Los patios de colegio funcionan bajo un conjunto distinto de presiones. El número de alumnos suele ser mayor, el tiempo disponible para el juego al aire libre suele ser más corto y concentrado, y el rango de edad de los usuarios de la misma ubicación suele ser más amplio que en un entorno de escuela infantil.
Capacidad e intensidad durante el recreo
El patio de un colegio suele tener que acoger a un número de alumnos considerablemente mayor que una ubicación de escuela infantil, pero solo durante determinados periodos, como el recreo de la mañana, el recreo principal o las pausas entre clases. Esta concentración del uso en periodos cortos es una de las diferencias clave respecto al entorno de escuela infantil, donde los niños suelen distribuir el juego al aire libre de forma más continua a lo largo del día en grupos más pequeños.
La planificación de la distribución de un patio de colegio debe tener en cuenta directamente esta intensidad: suficiente espacio de circulación para los alumnos que entran y salen rápidamente del espacio, una capacidad de equipamiento que admita un mayor número de usuarios sin generar colas excesivas, y una zonificación que reduzca la congestión en torno al equipamiento más popular durante los periodos punta de recreo. Los errores de planificación de capacidad suelen manifestarse rápidamente en cuanto el colegio pasa al uso diario, por lo que merece la pena estudiar por adelantado el número esperado de alumnos y los patrones de recreo ya en la fase de concepto, no después de la instalación.
Rango de edad más amplio y zonificación
Mientras que una escuela infantil suele funcionar dentro de un rango de edad relativamente estrecho, el patio de un colegio suele tener que dar servicio a un rango más amplio, desde los alumnos más jóvenes de primaria hasta los de mayor edad, a veces dentro de una misma ubicación compartida. Por eso la zonificación es una parte central del proyecto, y no una cuestión secundaria.
Una zonificación clara suele implicar separar las áreas destinadas a los alumnos más jóvenes de las destinadas a alumnos mayores y físicamente más capaces, de modo que el equipamiento clasificado para un grupo de edad no esté regularmente en uso por niños fuera de ese grupo. Al igual que con el equipamiento de escuela infantil, la clasificación de edad aplicable a cada elemento del equipamiento del colegio sigue las partes correspondientes de la norma EN 1176, y el plan final de zonificación debe confirmarse según esa clasificación y según la evaluación de riesgos específica de la ubicación, y no presuponerse únicamente a partir de grupos de edad generales. Un colegio que realmente abarca un rango de edad amplio puede necesitar varias zonas de juego separadas dentro de la misma ubicación, en lugar de un único parque infantil que intente dar servicio a todos los grupos de edad a la vez.

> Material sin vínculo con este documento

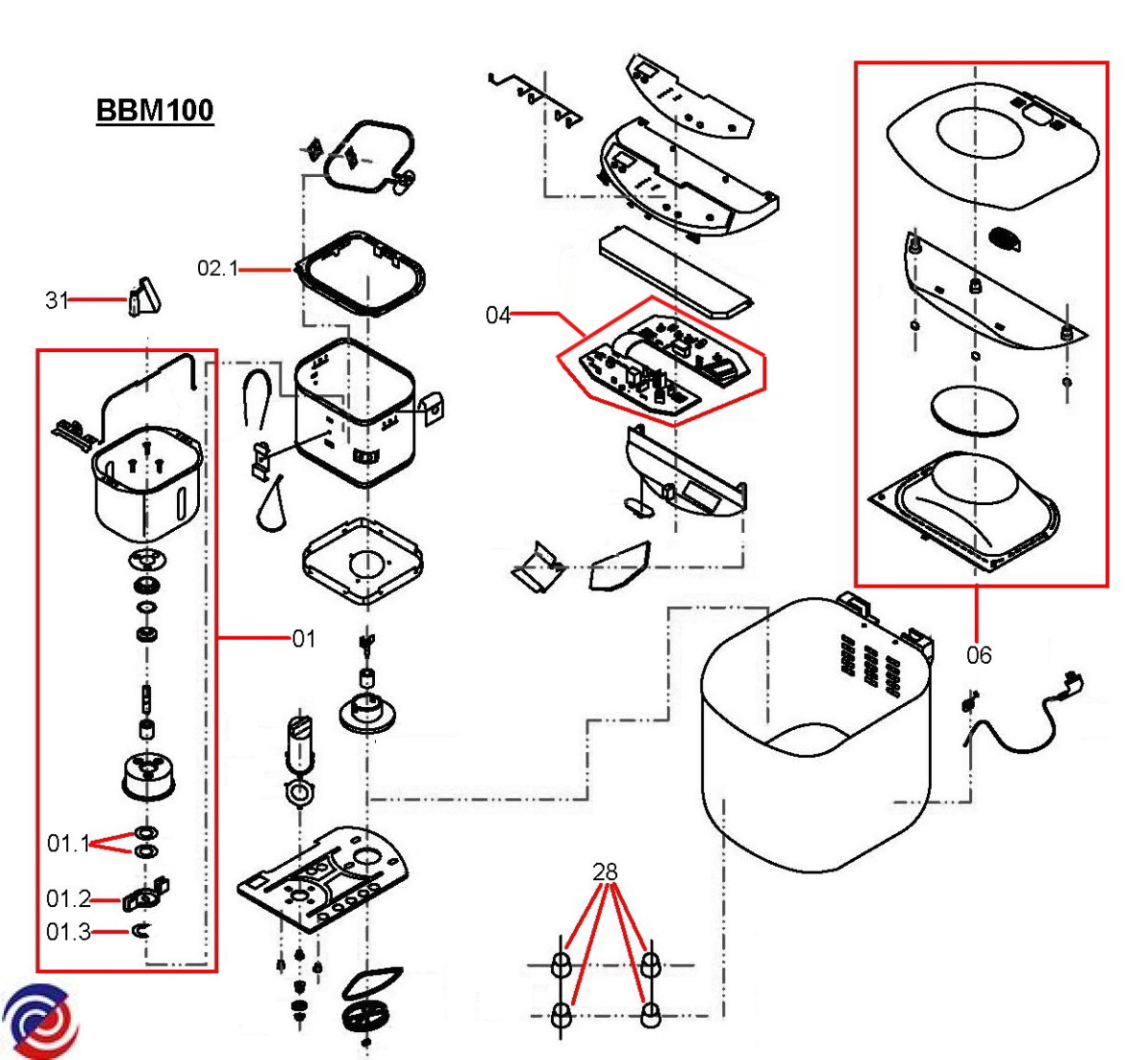 BBM100

02.1

31

04

01

06

01.1

01.2

01.3

28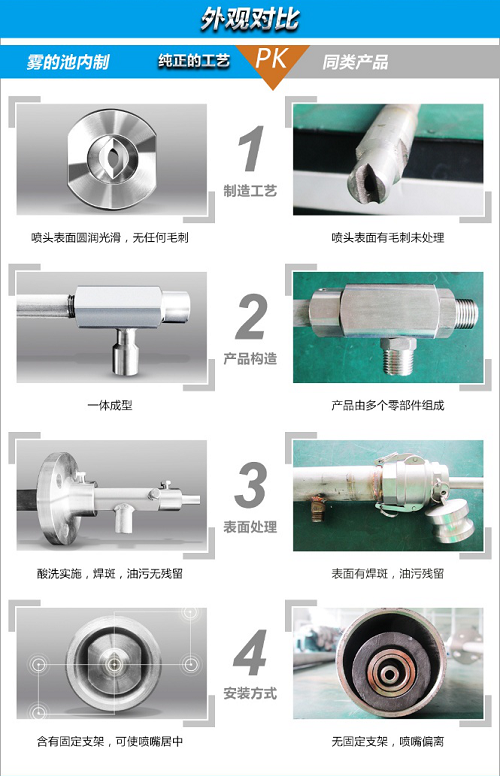 外观对比

雾的池内制

纯正的工艺

PK

同类产品

1
制造工艺

喷头表面圆润光滑，无任何毛刺

喷头表面有毛刺未处理

2
产品构造

一体成型

产品由多个零部件组成

3
表面处理

酸洗实施，焊斑，油污无残留

表面有焊斑，油污残留

4
安装方式

含有固定支架，可使喷嘴居中

无固定支架，喷嘴偏离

Durabilidad y resistencia al vandalismo
Los espacios de los colegios habitualmente no están supervisados de forma tan continua como las ubicaciones de escuela infantil, especialmente fuera del horario lectivo, los fines de semana y durante las vacaciones. Combinado con un mayor uso diario durante el curso escolar, esto suele desplazar la especificación de materiales y construcción hacia soluciones más robustas y resistentes al vandalismo de lo que normalmente exigiría un entorno de escuela infantil.
Esto suele reflejarse en la elección de fijaciones, acabados superficiales, resistencia a la intemperie y robustez general de las estructuras, ya que el equipamiento del colegio debe resistir tanto un uso diario intensivo como periodos de supervisión reducida. El nivel adecuado de resistencia al vandalismo depende de la ubicación concreta, su emplazamiento, su historial de uso y las propias medidas de seguridad del colegio, por lo que suele evaluarse para cada proyecto individualmente, y no aplicarse como un estándar único.
Conexión con zonas deportivas y recreativas
Muchos colegios planifican el parque infantil junto a, o inmediatamente adyacente a, un espacio deportivo o recreativo exterior, ya que las actividades de recreo y las necesidades de educación física a menudo se solapan en la práctica. Un parque infantil diseñado de forma aislada respecto al espacio exterior más amplio del colegio puede llevar a duplicar parte del equipamiento, mientras quedan carencias reales en otras zonas, especialmente para los alumnos mayores que quizá prefieran una actividad más orientada al deporte de la que ofrece un parque infantil tradicional.
Cuando el presupuesto y el espacio lo permiten, merece la pena considerar el parque infantil y una posible zona deportiva o recreativa contigua como parte del mismo plan integral de espacio exterior, aunque se adquieran o construyan en fases separadas. Esta conexión se desarrollará con más detalle en futuras guías sobre zonas deportivas y recreativas para colegios.